Presidential compensation may be compounding the problems of interference. The Chronicle of Higher Education reports that a remarkable number of public university presidents make over a million dollars a year. Richard Vedder, director of the Center for College Affordability, has argued that once compensation becomes very high, it can serve to inhibit, rather than foster, effective leadership. Chancellors and presidents, the theory goes, are less inclined to act boldly or operate with required candor and fealty to academic values when it might cost them a seven-figure salary that they will be unlikely to command again if they are dismissed. The impact can be amplified by deferred compensation packages requiring a president to stay in office for years before the biggest paydays emerge. Vedder claims that astronomical compensation accentuates the tendency of university presidents to avoid taking stands and running the risk of annoying critics. There’s an argument, he says, that the “key to being a successful president is to offend the minimum number of people possible, but that may not be the best policy to meet the needs of the future.” I’m not certain that Vedder is right, but I suspect that he is. One aspect of running a university as a business might be that you get a business. You aren’t likely to find members of the million-dollar club standing on the ramparts. And in Chapel Hill—looking at our long string of leaders from 1930 to 2018—it’s easy to argue that the more we’ve paid, the less we’ve gotten.

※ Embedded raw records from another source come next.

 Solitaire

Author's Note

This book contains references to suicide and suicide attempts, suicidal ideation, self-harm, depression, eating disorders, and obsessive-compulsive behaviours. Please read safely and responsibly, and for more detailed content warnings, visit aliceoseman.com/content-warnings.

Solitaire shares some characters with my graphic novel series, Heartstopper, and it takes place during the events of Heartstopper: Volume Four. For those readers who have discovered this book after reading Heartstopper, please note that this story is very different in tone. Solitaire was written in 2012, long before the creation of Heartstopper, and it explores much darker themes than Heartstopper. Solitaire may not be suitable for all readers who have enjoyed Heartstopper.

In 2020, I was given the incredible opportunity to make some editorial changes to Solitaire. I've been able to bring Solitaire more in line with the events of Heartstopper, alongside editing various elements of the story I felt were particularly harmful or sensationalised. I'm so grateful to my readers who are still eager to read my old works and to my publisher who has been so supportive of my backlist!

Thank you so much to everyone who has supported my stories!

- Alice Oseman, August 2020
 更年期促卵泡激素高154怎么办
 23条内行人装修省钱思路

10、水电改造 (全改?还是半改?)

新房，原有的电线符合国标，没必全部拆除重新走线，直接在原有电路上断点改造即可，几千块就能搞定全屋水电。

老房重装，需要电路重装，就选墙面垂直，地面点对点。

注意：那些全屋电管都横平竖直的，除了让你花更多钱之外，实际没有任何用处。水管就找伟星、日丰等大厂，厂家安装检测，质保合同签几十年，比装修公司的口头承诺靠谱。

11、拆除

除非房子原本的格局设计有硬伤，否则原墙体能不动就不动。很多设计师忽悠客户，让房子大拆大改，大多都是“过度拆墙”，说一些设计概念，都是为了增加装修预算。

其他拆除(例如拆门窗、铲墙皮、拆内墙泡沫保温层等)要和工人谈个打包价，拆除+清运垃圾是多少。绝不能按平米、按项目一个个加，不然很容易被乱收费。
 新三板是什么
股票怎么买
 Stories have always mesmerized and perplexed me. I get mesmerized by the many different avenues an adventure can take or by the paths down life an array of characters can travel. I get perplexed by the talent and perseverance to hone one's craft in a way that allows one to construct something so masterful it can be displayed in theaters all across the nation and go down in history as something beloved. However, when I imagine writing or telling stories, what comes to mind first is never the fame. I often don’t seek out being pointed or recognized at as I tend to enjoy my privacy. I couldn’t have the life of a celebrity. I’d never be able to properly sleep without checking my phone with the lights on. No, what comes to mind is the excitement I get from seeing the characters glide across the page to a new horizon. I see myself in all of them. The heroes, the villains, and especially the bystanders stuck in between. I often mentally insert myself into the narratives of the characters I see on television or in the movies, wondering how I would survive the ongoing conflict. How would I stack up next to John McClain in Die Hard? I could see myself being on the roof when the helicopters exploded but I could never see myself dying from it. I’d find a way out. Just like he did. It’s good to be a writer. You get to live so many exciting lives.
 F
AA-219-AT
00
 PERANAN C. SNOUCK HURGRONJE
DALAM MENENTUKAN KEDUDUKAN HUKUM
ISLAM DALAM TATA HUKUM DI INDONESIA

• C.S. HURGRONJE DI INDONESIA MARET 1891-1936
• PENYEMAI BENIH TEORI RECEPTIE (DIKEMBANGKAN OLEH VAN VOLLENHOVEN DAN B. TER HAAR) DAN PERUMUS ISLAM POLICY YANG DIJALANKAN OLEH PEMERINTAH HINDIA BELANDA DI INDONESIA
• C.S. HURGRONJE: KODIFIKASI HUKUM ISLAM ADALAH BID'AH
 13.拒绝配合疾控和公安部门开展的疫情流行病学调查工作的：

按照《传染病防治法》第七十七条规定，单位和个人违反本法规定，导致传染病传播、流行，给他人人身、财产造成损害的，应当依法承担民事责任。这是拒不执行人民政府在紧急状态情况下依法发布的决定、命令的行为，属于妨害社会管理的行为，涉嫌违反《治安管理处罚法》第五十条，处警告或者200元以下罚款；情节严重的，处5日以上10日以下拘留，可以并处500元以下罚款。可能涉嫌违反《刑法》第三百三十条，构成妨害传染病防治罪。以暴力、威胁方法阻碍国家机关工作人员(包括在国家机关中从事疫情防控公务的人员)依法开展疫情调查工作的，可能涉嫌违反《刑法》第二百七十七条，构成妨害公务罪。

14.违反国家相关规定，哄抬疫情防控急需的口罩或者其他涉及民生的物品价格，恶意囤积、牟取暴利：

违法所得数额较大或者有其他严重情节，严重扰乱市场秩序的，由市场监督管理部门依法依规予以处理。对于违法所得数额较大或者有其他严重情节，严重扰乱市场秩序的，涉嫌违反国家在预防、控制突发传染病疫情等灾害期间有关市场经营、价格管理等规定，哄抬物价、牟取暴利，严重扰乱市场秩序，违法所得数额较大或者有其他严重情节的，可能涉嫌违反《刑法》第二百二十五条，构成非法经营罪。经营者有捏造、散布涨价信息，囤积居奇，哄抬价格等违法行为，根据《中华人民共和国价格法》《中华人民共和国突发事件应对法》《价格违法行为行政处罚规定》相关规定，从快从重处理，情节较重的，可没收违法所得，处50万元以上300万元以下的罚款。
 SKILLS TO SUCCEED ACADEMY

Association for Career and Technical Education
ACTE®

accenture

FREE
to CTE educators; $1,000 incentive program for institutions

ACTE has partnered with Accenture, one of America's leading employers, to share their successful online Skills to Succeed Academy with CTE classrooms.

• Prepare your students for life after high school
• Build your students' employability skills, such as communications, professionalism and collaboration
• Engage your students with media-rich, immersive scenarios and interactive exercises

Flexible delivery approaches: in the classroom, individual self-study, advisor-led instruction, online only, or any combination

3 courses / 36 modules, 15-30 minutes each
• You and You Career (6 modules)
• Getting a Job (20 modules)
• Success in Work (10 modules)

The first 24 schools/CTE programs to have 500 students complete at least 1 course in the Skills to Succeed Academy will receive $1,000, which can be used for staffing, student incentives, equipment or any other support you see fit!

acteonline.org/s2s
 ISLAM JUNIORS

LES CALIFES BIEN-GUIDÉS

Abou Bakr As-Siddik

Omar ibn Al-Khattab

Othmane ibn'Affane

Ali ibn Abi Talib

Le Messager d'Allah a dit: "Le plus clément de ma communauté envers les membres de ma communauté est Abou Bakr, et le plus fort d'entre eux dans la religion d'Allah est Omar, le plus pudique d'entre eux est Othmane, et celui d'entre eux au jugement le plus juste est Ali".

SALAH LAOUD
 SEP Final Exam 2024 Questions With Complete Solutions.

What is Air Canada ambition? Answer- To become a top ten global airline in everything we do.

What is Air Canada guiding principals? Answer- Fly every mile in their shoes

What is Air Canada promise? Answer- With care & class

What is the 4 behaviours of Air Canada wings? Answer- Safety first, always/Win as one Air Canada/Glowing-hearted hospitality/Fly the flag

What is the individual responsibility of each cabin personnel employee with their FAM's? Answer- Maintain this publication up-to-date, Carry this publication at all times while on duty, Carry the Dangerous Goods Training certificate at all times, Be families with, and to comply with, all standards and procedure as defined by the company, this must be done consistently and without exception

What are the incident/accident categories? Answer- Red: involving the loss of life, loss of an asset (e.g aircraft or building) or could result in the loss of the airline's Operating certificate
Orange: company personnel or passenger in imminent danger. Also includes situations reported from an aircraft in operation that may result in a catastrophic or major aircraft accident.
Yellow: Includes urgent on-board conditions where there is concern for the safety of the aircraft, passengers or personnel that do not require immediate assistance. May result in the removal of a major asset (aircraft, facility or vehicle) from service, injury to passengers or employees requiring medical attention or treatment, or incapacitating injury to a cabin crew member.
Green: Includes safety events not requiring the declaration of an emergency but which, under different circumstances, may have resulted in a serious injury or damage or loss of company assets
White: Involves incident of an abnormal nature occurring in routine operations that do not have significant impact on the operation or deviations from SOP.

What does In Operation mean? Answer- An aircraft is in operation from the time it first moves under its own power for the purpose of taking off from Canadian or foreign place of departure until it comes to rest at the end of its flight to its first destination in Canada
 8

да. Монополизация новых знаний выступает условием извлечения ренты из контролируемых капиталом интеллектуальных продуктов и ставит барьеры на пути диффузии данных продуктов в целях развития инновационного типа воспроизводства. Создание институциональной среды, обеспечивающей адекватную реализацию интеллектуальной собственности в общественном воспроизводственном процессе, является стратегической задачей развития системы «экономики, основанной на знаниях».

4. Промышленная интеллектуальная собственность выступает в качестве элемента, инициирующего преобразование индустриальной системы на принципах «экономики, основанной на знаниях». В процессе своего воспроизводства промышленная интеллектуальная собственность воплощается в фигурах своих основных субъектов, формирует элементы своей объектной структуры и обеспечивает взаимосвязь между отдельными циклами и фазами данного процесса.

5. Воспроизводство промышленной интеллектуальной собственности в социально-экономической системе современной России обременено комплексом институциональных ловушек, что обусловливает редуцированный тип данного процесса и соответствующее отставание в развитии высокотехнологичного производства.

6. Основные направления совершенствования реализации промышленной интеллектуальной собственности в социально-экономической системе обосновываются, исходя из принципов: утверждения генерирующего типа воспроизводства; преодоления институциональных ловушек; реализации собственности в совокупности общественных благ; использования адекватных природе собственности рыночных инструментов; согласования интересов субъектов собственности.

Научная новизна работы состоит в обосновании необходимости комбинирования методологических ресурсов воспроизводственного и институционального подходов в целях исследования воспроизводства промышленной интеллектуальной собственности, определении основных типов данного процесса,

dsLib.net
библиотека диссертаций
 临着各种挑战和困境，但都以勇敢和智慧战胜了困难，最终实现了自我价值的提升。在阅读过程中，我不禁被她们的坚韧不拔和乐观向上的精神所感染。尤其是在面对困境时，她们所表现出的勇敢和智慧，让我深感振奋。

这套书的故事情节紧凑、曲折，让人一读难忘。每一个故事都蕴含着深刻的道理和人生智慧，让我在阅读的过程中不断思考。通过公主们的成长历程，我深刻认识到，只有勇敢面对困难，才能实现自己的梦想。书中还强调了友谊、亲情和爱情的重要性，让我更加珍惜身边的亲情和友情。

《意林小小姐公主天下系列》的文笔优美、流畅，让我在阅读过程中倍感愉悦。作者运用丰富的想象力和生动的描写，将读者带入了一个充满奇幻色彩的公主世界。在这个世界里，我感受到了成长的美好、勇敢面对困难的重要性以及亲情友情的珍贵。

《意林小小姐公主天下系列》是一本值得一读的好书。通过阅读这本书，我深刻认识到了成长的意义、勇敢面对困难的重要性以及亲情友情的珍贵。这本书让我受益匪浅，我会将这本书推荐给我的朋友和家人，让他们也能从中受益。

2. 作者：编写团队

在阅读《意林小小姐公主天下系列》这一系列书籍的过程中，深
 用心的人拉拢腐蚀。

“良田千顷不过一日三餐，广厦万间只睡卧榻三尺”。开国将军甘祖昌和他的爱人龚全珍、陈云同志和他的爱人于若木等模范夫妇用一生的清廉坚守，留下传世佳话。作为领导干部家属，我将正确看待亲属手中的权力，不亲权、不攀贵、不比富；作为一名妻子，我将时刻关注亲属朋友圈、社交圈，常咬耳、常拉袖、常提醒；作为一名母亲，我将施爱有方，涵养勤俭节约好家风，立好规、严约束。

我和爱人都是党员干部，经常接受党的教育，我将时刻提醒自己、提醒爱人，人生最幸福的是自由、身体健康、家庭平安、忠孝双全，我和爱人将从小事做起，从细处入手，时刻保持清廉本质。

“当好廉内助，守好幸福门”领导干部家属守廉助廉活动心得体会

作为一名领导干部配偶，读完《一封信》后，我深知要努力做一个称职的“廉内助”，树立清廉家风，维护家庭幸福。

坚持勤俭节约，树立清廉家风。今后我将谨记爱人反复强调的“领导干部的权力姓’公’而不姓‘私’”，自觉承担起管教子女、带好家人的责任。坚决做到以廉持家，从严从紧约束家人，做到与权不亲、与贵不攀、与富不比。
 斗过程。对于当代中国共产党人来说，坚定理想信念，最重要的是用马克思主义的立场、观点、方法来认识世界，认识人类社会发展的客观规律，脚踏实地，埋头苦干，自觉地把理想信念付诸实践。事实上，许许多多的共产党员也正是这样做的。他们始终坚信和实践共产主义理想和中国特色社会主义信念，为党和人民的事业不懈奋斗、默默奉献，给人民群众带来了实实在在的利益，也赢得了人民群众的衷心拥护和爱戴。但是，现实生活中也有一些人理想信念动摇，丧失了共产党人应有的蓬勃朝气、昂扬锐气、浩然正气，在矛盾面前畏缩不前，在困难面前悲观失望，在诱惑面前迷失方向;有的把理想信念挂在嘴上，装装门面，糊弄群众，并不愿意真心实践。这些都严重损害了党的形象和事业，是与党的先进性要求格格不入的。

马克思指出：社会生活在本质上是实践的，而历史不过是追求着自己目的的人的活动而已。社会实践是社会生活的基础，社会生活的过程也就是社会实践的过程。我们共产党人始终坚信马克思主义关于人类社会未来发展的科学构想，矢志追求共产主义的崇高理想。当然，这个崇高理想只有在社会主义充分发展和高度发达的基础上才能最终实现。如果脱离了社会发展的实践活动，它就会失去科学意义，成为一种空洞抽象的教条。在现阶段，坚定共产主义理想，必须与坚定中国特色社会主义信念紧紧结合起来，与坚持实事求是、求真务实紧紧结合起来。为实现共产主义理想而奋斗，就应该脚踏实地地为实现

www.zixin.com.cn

Public colleges and universities serve more than 70 percent of American higher education students. They constitute our present, our past, and most decidedly our future. They prosper on an astonishing array of fronts. But protections for the core, defining missions of public universities—and of constitutional democracies—can weaken. Matters thought carved in stone can be blasted away. We ignore such challenges at our peril. Public universities cannot thrive without a vibrant, secure, and zealously guarded sanctuary of academic freedom. And democracies cannot meaningfully function without the kind of rigorous, skeptical, probing, unfettered, and unfearing research that takes place at our great public universities.
This article is based on the twenty-eighth Davis, Markert, Nickerson Academic and Intellectual Freedom lecture, delivered at the University of Michigan in November 2018.
Gene Nichol is Boyd Tinsley Distinguished Professor at the University of North Carolina at Chapel Hill.